# Need a show name for Luca :)



## Dreamcatcher5 (May 15, 2012)

PS: I am going to do Pony Club, A&P shows and local competitions with him. 
This includes in-hand and general riding. (for example: best walk...best trot...)
Maybe I'll also do some jumping.


----------



## ponypile (Nov 7, 2007)

I really like his registered name, it's original and sounds cool!


----------



## Dreamcatcher5 (May 15, 2012)

Yeah, I like Arufusson too but if only you knew how unoriginal it actually is... I'll tell you.

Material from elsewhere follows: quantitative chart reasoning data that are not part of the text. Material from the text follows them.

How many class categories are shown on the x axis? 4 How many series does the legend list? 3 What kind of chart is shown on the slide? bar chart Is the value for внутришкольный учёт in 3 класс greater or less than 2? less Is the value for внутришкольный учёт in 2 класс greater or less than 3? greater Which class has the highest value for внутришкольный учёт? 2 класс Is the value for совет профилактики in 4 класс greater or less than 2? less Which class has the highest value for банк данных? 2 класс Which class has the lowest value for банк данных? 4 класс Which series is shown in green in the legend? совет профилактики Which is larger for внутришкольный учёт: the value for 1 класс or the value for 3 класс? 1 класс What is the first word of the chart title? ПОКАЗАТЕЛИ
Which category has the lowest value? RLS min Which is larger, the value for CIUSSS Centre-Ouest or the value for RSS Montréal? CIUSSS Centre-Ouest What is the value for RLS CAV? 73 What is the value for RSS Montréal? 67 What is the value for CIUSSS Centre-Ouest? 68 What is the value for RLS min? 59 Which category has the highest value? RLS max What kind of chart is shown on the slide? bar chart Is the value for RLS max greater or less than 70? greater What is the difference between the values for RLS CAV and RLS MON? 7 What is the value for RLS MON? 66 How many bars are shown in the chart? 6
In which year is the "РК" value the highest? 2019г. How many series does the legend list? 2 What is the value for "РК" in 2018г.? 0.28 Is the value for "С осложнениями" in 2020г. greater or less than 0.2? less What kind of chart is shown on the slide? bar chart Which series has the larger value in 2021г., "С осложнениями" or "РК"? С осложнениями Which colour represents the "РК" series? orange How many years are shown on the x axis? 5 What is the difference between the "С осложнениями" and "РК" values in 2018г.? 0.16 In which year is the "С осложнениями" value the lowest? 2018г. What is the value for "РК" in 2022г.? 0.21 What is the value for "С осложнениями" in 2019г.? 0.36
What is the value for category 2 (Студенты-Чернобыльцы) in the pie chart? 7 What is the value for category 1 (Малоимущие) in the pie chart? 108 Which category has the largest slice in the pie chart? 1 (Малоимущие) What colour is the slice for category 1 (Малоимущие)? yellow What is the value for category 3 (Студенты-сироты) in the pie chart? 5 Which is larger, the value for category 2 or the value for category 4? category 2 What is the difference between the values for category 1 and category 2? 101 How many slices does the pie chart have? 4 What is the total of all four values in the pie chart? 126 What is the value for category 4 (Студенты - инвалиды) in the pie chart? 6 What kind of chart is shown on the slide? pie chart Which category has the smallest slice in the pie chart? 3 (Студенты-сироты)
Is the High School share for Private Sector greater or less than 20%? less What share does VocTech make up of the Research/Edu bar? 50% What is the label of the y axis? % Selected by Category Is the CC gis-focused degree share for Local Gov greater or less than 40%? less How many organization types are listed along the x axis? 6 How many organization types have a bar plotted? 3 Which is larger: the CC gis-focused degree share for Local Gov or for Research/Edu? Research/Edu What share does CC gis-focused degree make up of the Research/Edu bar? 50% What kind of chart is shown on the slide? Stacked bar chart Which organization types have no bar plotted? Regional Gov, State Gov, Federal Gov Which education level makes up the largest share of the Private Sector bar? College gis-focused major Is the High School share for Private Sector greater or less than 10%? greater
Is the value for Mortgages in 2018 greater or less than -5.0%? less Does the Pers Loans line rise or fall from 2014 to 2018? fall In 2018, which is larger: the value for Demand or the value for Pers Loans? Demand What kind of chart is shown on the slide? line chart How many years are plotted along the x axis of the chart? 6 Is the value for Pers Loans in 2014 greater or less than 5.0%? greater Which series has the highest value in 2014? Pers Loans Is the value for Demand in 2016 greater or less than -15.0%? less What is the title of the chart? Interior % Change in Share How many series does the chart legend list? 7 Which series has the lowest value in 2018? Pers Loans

His father was Young Rufus, a very succesful pacer in New Zealand, won over one million dollars and sired many foals. Luca was one of them. His owner couldn't decide what name to register him with so he just called him A-Rufus-son. Like, a son of Rufus. A Rufus son. :shock: That's why I'm not really a fan of that name...although it sounds quite cool. Hah, I just had a thought...if he had been a filly, would he have called Luca "Arufusdaughter"? :lol: probably not. Can't even be pronounced properly, lol.


----------



## ponypile (Nov 7, 2007)

Ah, I was pronouncing it Ah-RUFF-uh-son. Some times you just have to wonder about how people come up with names. Could be worse, my old mare's registered name was Wallianna, and there's a horse at the barn whose name is Secret Squirrel.


----------



## Dreamcatcher5 (May 15, 2012)

Yeah, I used to pronounce it like that, too, but then I found out what it really was :shock:

I call him Ah-ra-fusson (lol) as a nickname...I have lots of weord nicknames for him:

-Luke
-Lucesicle 
-Arufussy (cos he's a fussy dude)
-Fusson
-Aruf 
-Whickler 
-GOS (grumpy old stallion, although he's a young gelding....but he's grumpy!)
-Grump
-Horsicle 

Weird nicknames :lol:

Hmm...do you have any ideas for some good show names that would suit him? 
I only have three options so far, but they aren't that good....just some back-of-the-head ideas :lol:


----------